### PROBLEMS TO SOLVE
1. Using the text on Hemingway's journalism, decide whether each statement agrees with it: (a) "A Free Shave" is called a hard news story of three pages; (b) "Trout Fishing in Europe" dates from 1920; (c) "The Snows of Kilimanjaro" is a short story from 1936. Give yes or no for each, with the text's deciding words quoted.
2. Carry on the text about Hemingway's journalism from the point where it stops.

### TEXT
But the Toronto Star gave Hemingway a chance to do more than just make money: it helped cement his distinctive style as a writer. Charles Scribner, Jr., in his foreword to Dateline, Toronto: The Complete Toronto Star Dispatches, a collection of Hemingway’s journalistic work, notes Hemingway’s “uncanny knack for dialogue” and his desire to “get the inside story.” The desire to discover the core of a story is a longstanding journalistic trait, but Hemingway’s grasp on dialogue is truly impressive, and it became one of the cornerstones of his work. See, for example, Hemingway’s story “A Free Shave,” (1920) a three-page long hard news story, about a quarter of which is composed of dialogue. Or consider this extended piece of dialogue from “Trout Fishing in Europe” (1923.)

“Well, Papa, no fish today,” I said.

“Not for you,” he said solemnly.

“Why not for me? For you, maybe?” I said.

“Oh yes,” he said, not smiling. “For me, trout always. Not for you. You don’t know how to fish with worms.” And spat into the stream.

This touched a tender spot, a boyhood spent within forty miles of the Soo, hoisting out trout with a cane pole and all the worms the hook would hold.

“You’re so old you know everything. You are probably a rich man from your knowledge of fishworms,” I said.

This bagged him.

“Give me the rod,” he said.

It’s inspiring to see this exquisite dialogue capped neatly with simple journalistic phrases like “he said,” especially when one compares it to Hemingway’s later works, like the opening lines from his 1936 short story “The Snows of Kilimanjaro.”

“The marvelous thing is that it’s painless,” he said. “That’s how you know when it starts.”

“Is it really?”

“Absolutely. I’m awfully sorry about the odor, though. That must bother you.”

“Don’t. Please don’t!”

“Look at them,” he said. “Now is it sight or is it scent that brings them like that?”

The cot the man lay on was in the wide shade of a mimosa tree and as he looked out past the shade onto the glare of the plain there were three of the big birds squatted obscenely, while in the sky a dozen more sailed, making quick-moving shadows as they passed.

### LISTED ENTRIES
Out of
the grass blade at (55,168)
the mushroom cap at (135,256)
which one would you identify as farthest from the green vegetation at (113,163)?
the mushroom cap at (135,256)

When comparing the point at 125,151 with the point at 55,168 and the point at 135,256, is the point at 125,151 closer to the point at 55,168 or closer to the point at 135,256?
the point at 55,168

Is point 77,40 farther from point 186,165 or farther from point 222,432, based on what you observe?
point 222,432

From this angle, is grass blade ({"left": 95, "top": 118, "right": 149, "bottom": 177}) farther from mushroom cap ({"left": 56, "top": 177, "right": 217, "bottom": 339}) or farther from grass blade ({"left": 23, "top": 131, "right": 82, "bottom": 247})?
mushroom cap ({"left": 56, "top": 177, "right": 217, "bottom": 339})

--

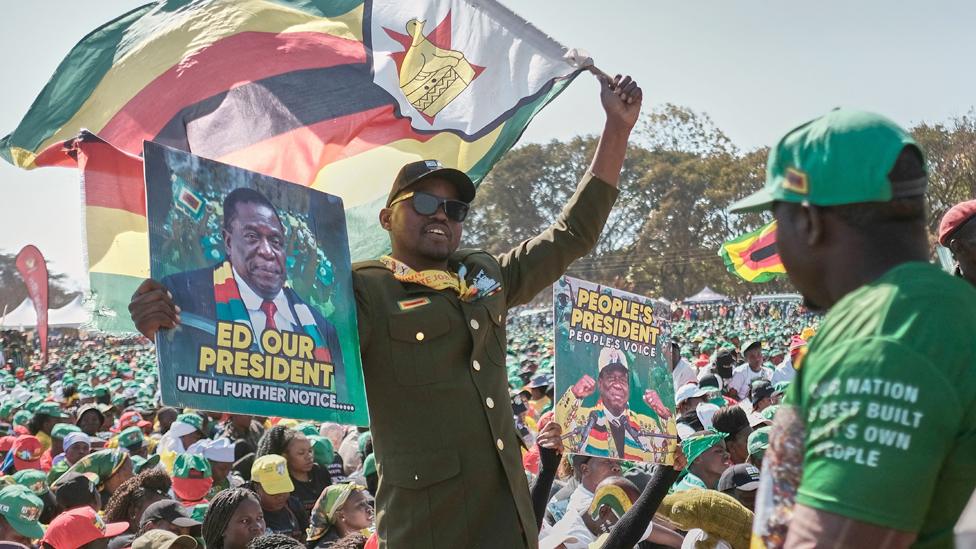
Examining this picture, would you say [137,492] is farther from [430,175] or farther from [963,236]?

### RESPONSES IN ORDER
1.
(a) Yes: "a three-page long hard news story"
(b) No: "“Trout Fishing in Europe” (1923.)"
(c) Yes: "his 1936 short story “The Snows of Kilimanjaro.”"

2.
The impact journalism had on Hemingway’s writings is quite clear: he borrowed journalistic styles and relied liberally on the techniques he had developed as a journalist, following the basic rules for writers he had learned from his first job at a paper. Even his early interests — interests that would later transform into books — shine through here and there. In his story “Mussolini, Europe’s Prize Bluffer,” for example, Hemingway briefly displays his interest in personal bravery and his dislike of fascists, as he criticizes Mussolini for everything from his “genius to clothing small ideas in big words” to his wardrobe of “black shirt and his white spats. There is something wrong,” says Hemingway, “even histrionically, with a man who wears white spats with a black shirt.” But more interestingly, Hemingway says that “brave men do not have to fight duels, and many cowards duel constantly to make themselves believe they are brave.”

“Brave men do not have to fight duels, and many cowards duel constantly to make themselves believe they are brave.” — Ernest Hemingway

Earnest Hemingway‘s’ experiences with human conflict did not begin during the first World War. He came from an unhappy home, and when his father eventually committed suicide, he felt it was his strongwilled mother’s fault. He had his own conflicts with his parents, who disapproved of his first books In Our Time and The Sun Also Rises, and his personal life was marred by repeated divorces and remarriages. Little wonder his books glorified the triumph of man in the face of all odds and lionized “grace under pressure” as expressions of manliness. But Hemingway went beyond that, embracing a sort of existential worldview that found value in life while largely rejecting absolute values. Perhaps not quite a nihilist or atheist, Hemingway instead built a religion of man.

In an ironic way, this extolling of life led to Hemingway’s fixation with mortality, which can be seen very clearly by examining the treatment of death in Hemingway’s novels and short stories. His early fascination with bullfighting was captured in his journalistic work, but it matured into his nonfiction book Death in the Afternoon. Written a year after his father committed suicide, Death in the Afternoon centers around the theme of mortality, the consistent theme of a bullfight and a persistent focus of Spanish culture and its embrace of death as the end of life, contrasted unfavorably with other cultures that focus on life while ignoring death. For Hemingway, bullfighting was the greatest “celebration” of his humanistic religion, because it not only recognized death but always ended with it. According to Hemingway, one should be aware of — and accept — his demise. However, this concern with death must not be allowed beyond the bounds of this world; for Hemingway, the ideal bullfighter (and by extension, man) is not concerned with the possibilities of life after death.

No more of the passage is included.